**SET EXERCISE A**
In the passage below about Pete's city council work, what subway fare was a drive under way to raise shortly after he was sworn in?

--- Begin EXCERPT TO READ ---

Thus armed with the facts, Pete introduced a council resolution calling for formation of a committee to work out a city-wide plan for staggering working hours. He insisted upon and got a public hearing on his resolution. Although Pete's proposal was backed by representatives of organized labor and numerous civic groups, it was killed by the committee which apparently preferred overcrowded conditions rather than adopt a Cacchione plan.
Thirty-four years later, as this is written, Mayor Abraham Beame and the Metropolitan Transit Authority are pleading with employers to institute staggered working hours. Had the city's powers heeded Pete in 1942, staggered working hours would have long ago become the normal pattern of New York life and some relief would have been obtained from the beastly daily crush in the city's subways.
Pete came into office pledged to fight the high cost of living. He got his first chance shortly after he was sworn in when a drive was under way to boost the 5-cent subway fare. (Yes, Virginia, there once was a 5-cent fare!)

--- End EXCERPT TO READ ---

**SET EXERCISE B**
Collect every line in the rows below that contains the string "photograph". Case counts.

--- Begin MATERIAL TO PROCESS ---

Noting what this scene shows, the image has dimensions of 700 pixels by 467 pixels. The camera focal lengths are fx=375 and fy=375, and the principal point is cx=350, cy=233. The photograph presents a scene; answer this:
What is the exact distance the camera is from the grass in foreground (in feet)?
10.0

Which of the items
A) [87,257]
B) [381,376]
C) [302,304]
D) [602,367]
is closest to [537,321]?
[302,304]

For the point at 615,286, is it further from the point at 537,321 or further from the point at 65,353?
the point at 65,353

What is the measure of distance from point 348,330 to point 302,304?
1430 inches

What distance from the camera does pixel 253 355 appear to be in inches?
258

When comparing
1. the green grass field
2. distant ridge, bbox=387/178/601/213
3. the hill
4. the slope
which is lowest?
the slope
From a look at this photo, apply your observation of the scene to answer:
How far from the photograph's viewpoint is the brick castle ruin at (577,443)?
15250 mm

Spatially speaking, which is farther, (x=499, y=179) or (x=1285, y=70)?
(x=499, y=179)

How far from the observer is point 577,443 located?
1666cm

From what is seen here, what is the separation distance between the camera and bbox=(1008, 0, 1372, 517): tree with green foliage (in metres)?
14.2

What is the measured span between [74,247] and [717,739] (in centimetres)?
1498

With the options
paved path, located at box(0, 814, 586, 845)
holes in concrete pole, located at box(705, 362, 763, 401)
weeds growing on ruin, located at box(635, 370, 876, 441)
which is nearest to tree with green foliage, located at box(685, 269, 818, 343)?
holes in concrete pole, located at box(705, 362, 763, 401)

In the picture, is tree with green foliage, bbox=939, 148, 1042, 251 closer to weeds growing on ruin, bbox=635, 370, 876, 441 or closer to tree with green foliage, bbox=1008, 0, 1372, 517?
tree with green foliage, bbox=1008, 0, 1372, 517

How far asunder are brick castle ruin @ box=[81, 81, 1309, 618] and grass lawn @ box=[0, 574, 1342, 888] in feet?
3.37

--- End MATERIAL TO PROCESS ---

**FULL RESPONSE A**
The 5-cent fare.

**FULL RESPONSE B**
Noting what this scene shows, the image has dimensions of 700 pixels by 467 pixels. The camera focal lengths are fx=375 and fy=375, and the principal point is cx=350, cy=233. The photograph presents a scene; answer this:
How far from the photograph's viewpoint is the brick castle ruin at (577,443)?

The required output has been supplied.